1. Use su - to become root.


2. Add a new user of your choosing to the system. Set their password. Check that
they can log in.
3. Add a new user group of your choosing to the system. Place yourself (i.e. your
login, not root), and the user that you have added in the group. Check that you
are both in the new group.
4. Remove the user that you added.
5. Make yourself a cron job that sends you a message (using write) every 10
minutes. Remove this when you start to find it irritating.
6. Discover how to restart the web server httpd (or any other system daemon).
7. tinyhttpd.pl is a mini-web server written in Perl. Switch back to being a
normal user, and make a copy of tinyhttpd.pl in your home directory.

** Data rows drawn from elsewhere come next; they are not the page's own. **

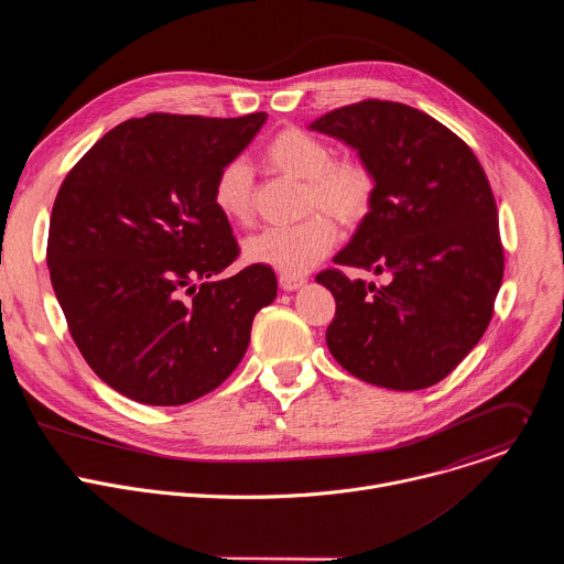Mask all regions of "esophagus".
<instances>
[{
  "label": "esophagus",
  "mask_w": 564,
  "mask_h": 564,
  "mask_svg": "<svg viewBox=\"0 0 564 564\" xmlns=\"http://www.w3.org/2000/svg\"><path fill=\"white\" fill-rule=\"evenodd\" d=\"M279 283H281V288H283L285 292H294V290H299V288L305 283V279H303V276H288V274H281V276H279Z\"/></svg>",
  "instance_id": "esophagus-1"
}]
</instances>
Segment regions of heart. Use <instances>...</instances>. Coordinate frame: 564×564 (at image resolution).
<instances>
[{
    "instance_id": "obj_1",
    "label": "heart",
    "mask_w": 564,
    "mask_h": 564,
    "mask_svg": "<svg viewBox=\"0 0 564 564\" xmlns=\"http://www.w3.org/2000/svg\"><path fill=\"white\" fill-rule=\"evenodd\" d=\"M268 163L303 183L305 209H326L337 220L359 223L375 196L372 174L359 163H333L328 144L314 135L285 129L265 147ZM254 178L246 160H229L214 181V205L229 218L243 223L252 214ZM337 240V225L326 214H310L296 225L268 227L243 243L246 261L268 265L288 276L305 274L318 259H324Z\"/></svg>"
}]
</instances>
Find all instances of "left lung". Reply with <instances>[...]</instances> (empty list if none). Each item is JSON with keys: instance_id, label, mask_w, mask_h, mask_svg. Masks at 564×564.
Instances as JSON below:
<instances>
[{"instance_id": "left-lung-1", "label": "left lung", "mask_w": 564, "mask_h": 564, "mask_svg": "<svg viewBox=\"0 0 564 564\" xmlns=\"http://www.w3.org/2000/svg\"><path fill=\"white\" fill-rule=\"evenodd\" d=\"M310 129L355 149L375 181L368 214L333 261L389 274L386 286L338 268L316 274L337 301L326 344L361 381L429 388L477 346L502 285L487 174L464 140L409 105L364 100Z\"/></svg>"}]
</instances>
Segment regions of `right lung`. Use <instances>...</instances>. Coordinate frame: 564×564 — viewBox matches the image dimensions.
<instances>
[{
    "mask_svg": "<svg viewBox=\"0 0 564 564\" xmlns=\"http://www.w3.org/2000/svg\"><path fill=\"white\" fill-rule=\"evenodd\" d=\"M265 120H127L57 192L46 263L70 337L107 386L140 404L183 406L218 388L276 299L268 265L220 276L238 246L214 205L218 172Z\"/></svg>",
    "mask_w": 564,
    "mask_h": 564,
    "instance_id": "right-lung-1",
    "label": "right lung"
}]
</instances>
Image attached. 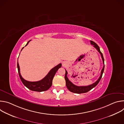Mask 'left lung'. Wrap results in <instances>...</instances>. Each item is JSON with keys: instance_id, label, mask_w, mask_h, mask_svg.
<instances>
[{"instance_id": "left-lung-1", "label": "left lung", "mask_w": 124, "mask_h": 124, "mask_svg": "<svg viewBox=\"0 0 124 124\" xmlns=\"http://www.w3.org/2000/svg\"><path fill=\"white\" fill-rule=\"evenodd\" d=\"M90 43H91V45H93V46L96 48V49L98 51V52L100 53L101 55V57L102 58V62L103 63V68L101 70V75L100 78H99V79L94 83H93L92 84L88 85V86H78L77 85H75V84H74L71 81H70L69 80V79H68V77H67V74L68 73L67 72V70H66V73H65V79L66 80V85L67 87V88L68 89V90L72 92L73 93H77V94H81V93H86L88 91H89L90 90H91L92 89H93V88H94L100 82L102 76V74L103 73L104 71V58L103 57V55L102 54L101 52V51H100V49L99 46H98V45L95 43L94 42L92 41H90Z\"/></svg>"}]
</instances>
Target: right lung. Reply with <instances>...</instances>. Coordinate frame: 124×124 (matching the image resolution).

Change the port number on which it operates to a port of your choice (currently
8080, but use a different one that noone else will be using). Create a
public_html directory in your home directory and create a home page file
inside it called "index.html". Now run tinyhttpd.pl in the background and
use telnet (telnet machine port, where machine is the hostname and port
is the port number, and then issue the HTTP command GET / HTTP/1.0
) or a web browser (call up http://machine:port) to test that your home
page file is in fact being served.
8. Switch back to being root. Add a line to /etc/inittab which will ensure that
your mini web-server will respawn itself if it dies. Kill your web server (using
kill) and see if the respawning works (init re-examines the /etc/inittab
file whenever one of its descendant processes dies so you should not have long
to wait for this to take effect). It may be helpful to monitor the system messages
file with tail -f /var/log/messages.